Fas'ta hükümeti kurmakla görevlendirilen Aziz Ahnuş'un hangi partilerle ittifak kuracağı merak konusu

Fotoğraf: AA
Fotoğraf: AA
TT

Fas'ta hükümeti kurmakla görevlendirilen Aziz Ahnuş'un hangi partilerle ittifak kuracağı merak konusu

Fotoğraf: AA
Fotoğraf: AA

Fas'ta Kral 6. Muhammed'in hükümeti kurmakla görevlendirdiği Milli Bağımsızlar Birliği'nin Genel Sekreteri Ahnuş'un, mevcut meclis aritmetiği nedeniyle koalisyon hükümeti kurmak zorunda kalması farklı ittifak kombinasyonlarını gündeme getiriyor.
Fas'ta genel seçimlerden birinci çıkan Milli Bağımsızlar Birliği'nin (RNI) Genel Sekreteri Aziz Ahnuş'un hükümeti kurmakla görevlendirilmesinden bu yana, hükümetin kurulmasını mümkün kılacak parlamento çoğunluğunun sağlanması konusundaki muhtemel senaryolar üzerinde tartışılıyor.
Ülke tarihinde ilk kez iki defa yönetimdeki koalisyona liderlik eden Adalet ve Kalkınma Partisi (PJD), muhalefet saflarına katıldığını açıklarken, diğer partiler ise RNI'i ile ittifaka açık gibi görünüyor.
RNI, 395 sandalyenin 102'sini alarak genel seçimlerin galibi olurken, Asalet ve Çağdaşlık Partisi 86 milletvekili çıkararak ikinci, İstiklal Partisi 81 sandalyeyle üçüncü sırada yer aldı.
Meclis'e 35 milletvekili göndermeyi başaran Sosyalist Birlik Partisi dördüncü, 29 milletvekili çıkaran Halk Hareketi beşinci, 21 sandalye kazanan İlerleme ve Sosyalizm Partisi altıncı sıraya yerleşti.
Meclis'te 18 sandalye elde eden Anayasal Birlik Partisi yedinci sırada yer alırken 2016 seçimlerinde 125 milletvekili çıkaran iktidarın büyük ortağı Adalet ve Kalkınma Partisi ise 13 sandalye ile sekizinci sıraya geriledi.
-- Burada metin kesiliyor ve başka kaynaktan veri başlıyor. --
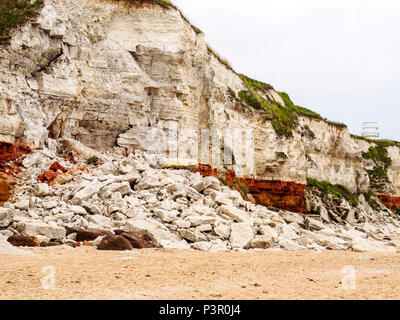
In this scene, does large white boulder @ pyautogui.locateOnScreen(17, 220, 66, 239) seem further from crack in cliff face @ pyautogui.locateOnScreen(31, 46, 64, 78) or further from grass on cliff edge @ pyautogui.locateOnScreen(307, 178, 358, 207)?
grass on cliff edge @ pyautogui.locateOnScreen(307, 178, 358, 207)

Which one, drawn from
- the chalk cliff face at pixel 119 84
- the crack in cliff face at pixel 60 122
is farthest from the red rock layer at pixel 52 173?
the crack in cliff face at pixel 60 122

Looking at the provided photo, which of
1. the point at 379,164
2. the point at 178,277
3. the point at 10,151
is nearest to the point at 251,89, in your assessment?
the point at 10,151

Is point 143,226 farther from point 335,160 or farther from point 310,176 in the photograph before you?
point 335,160

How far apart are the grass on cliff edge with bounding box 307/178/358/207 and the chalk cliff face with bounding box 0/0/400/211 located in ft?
31.4

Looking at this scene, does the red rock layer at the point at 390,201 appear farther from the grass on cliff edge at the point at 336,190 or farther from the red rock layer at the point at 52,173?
the red rock layer at the point at 52,173

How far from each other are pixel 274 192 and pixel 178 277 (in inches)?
872

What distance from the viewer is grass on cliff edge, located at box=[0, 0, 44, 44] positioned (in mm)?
14516

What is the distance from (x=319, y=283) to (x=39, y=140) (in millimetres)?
12004

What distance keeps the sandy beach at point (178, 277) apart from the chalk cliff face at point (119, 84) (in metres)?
7.59

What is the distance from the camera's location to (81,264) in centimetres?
754

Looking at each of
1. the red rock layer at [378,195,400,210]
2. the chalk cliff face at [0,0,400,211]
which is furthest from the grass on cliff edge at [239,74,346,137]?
the red rock layer at [378,195,400,210]

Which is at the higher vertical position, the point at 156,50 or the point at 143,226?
the point at 156,50

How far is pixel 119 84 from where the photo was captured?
58.5ft
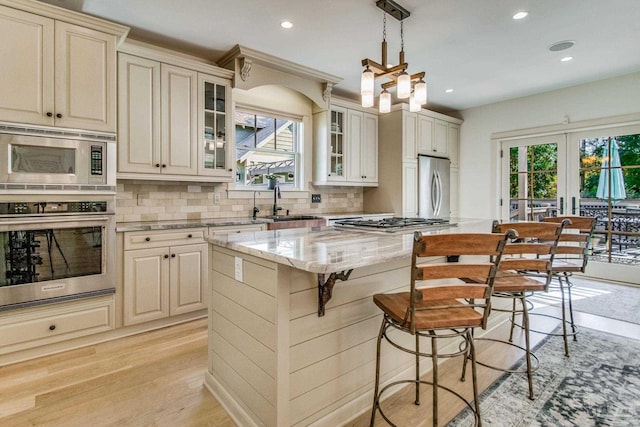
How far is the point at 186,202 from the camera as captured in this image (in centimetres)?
368

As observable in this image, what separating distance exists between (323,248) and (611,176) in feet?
16.3

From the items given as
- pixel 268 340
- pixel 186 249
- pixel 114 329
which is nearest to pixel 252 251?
pixel 268 340

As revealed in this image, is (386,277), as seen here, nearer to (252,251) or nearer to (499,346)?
(252,251)

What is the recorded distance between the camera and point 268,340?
148 centimetres

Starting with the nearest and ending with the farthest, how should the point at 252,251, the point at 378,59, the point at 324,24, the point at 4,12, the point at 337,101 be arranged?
the point at 252,251 < the point at 4,12 < the point at 324,24 < the point at 378,59 < the point at 337,101

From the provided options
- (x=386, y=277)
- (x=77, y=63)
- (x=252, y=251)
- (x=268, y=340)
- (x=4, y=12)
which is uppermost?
(x=4, y=12)

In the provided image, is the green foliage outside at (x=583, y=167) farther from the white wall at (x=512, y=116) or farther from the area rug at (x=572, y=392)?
the area rug at (x=572, y=392)

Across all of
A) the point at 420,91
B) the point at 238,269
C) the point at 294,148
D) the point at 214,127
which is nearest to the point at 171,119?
the point at 214,127

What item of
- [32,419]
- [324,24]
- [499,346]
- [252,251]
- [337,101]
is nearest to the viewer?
[252,251]

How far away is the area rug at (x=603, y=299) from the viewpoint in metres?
3.31

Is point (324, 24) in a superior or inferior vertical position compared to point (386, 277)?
superior

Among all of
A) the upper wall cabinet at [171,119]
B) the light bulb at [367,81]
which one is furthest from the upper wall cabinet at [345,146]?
the light bulb at [367,81]

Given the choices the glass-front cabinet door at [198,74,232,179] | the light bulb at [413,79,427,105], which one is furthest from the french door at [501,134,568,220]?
the glass-front cabinet door at [198,74,232,179]

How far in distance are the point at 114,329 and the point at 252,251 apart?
2.07m
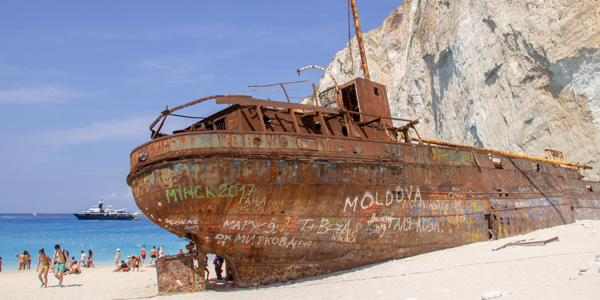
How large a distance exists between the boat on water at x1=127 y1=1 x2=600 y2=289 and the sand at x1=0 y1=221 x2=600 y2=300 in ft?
1.73

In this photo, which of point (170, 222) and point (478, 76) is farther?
point (478, 76)

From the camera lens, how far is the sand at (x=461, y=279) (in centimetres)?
575

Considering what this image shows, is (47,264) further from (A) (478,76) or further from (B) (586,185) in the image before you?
(A) (478,76)

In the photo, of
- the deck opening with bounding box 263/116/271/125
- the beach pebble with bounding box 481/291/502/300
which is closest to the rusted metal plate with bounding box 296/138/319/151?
the deck opening with bounding box 263/116/271/125

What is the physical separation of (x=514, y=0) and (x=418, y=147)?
1836 cm

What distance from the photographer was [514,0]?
23344mm

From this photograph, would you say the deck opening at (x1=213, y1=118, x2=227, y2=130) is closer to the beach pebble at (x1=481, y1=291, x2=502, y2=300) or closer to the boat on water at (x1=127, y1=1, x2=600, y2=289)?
the boat on water at (x1=127, y1=1, x2=600, y2=289)

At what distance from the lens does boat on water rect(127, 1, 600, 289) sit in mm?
7672

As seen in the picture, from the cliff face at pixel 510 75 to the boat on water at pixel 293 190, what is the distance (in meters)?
13.8

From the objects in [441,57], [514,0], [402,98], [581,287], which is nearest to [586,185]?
[514,0]

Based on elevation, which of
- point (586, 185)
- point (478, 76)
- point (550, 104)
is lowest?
point (586, 185)

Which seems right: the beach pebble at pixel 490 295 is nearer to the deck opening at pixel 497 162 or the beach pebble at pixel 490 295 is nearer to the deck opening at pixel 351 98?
the deck opening at pixel 351 98

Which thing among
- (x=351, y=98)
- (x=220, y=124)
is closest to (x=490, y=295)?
(x=220, y=124)

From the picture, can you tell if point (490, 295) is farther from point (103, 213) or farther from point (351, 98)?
point (103, 213)
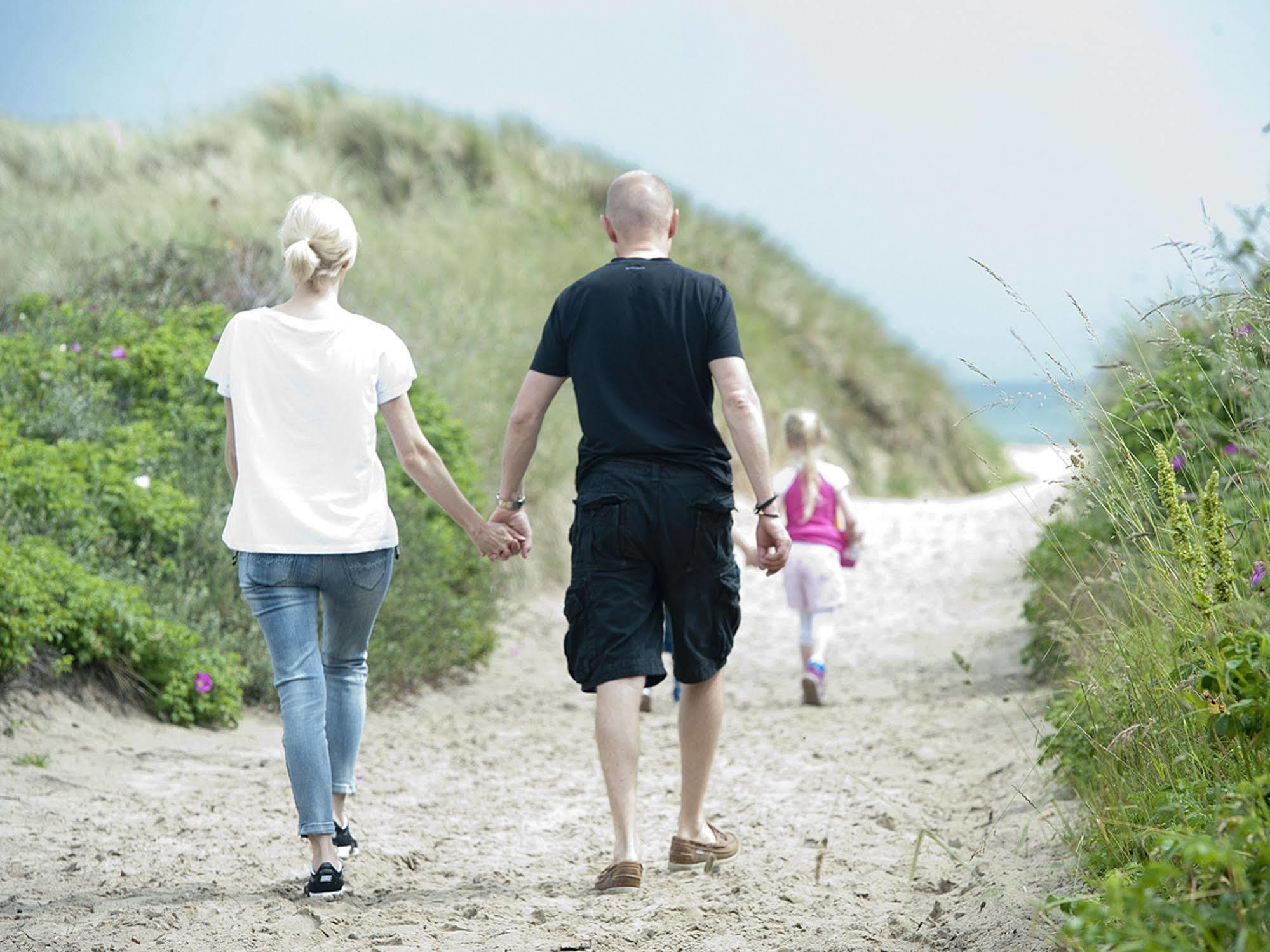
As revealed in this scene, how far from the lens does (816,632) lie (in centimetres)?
727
Ahnuş'un yeni hükümeti kurma görüşmeleri
Seçimlerin ardından Kral 6. Muhammed, 10 Eylül'de, önceki hükümette Tarım, Balıkçılık, Kırsal Kalkınma, Su ve Orman Bakanlığı görevi yürüten ve RNI Genel Sekreteri olan Ahnuş'u hükümeti kurmakla görevlendirdi.
Ahnuş, görevlendirilmesinin ardından yaptığı açıklamada, "Kendi içinde uyumlu ve programları birbirine yakın bir koalisyon hükümeti kurmak için artık siyasi partilerle istişarelere başlayacağız" ifadelerini kullandı.
Yeni hükümeti kurmaya yönelik istişarelere dün başlayan Ahnuş, bu kapsamda Asalet ve Çağdaşlık Partisi (PAM) Genel Sekreteri Abdullatif Vehbi, İstiklal Partisi'nin Genel Sekreteri Nizar Bereke, Sosyalist Birlik Partisi Genel Sekreteri İdris Leşkur, Halk Hareketi Genel Sekreteri Muhanned el-Unsur ile bir araya geldi.
Görüşme sonrası basına bilgi veren Vehbi, Ahnuş ile koalisyon hükümeti imkanları konusunda görüş alışverişinde bulunduklarını söyledi.
Partisinin koalisyona ilişkin ciddi olumlu işaretler aldığını kaydeden Vehbi, ortak bir anlayış oluşturulması yönünde diyaloğun sürdürülmesi için çalışacaklarını dile getirdi.
İstiklal Partisinin Genel Sekreteri Bereke de Ahnuş'un teklifini görüşeceklerini, görevlendirilen başbakan ile gelecek hükümet programının çoğunluğu oluşturacak partilerin seçim programlarında yer alan taahhütlerin birçoğunu içermesi hakkında önemli istişareler yapılacağını vurguladı.

PJD muhalefet kanadında
Seçim sonuçlarının açıklanmasının ertesi günü, Adalet ve Kalkınma Partisi (PJD), "muhalefet saflarına geçme kararı aldıklarını" duyurdu.
Fas'ta seçimleri kaybeden koalisyonun büyük ortağı PJD yönetimi, sorumluluğu üstlendi ve 9 Eylül'de Genel Sekreter Saadeddin el-Osmani ve Genel Sekreterlik üyeleri istifa etti. Ayrıca partiye seçimin kapsamlı bir şekilde değerlendirilmesi ve uygun kararlar alması için 18 Eylül'de olağanüstü kongre yapma çağrısında bulundu.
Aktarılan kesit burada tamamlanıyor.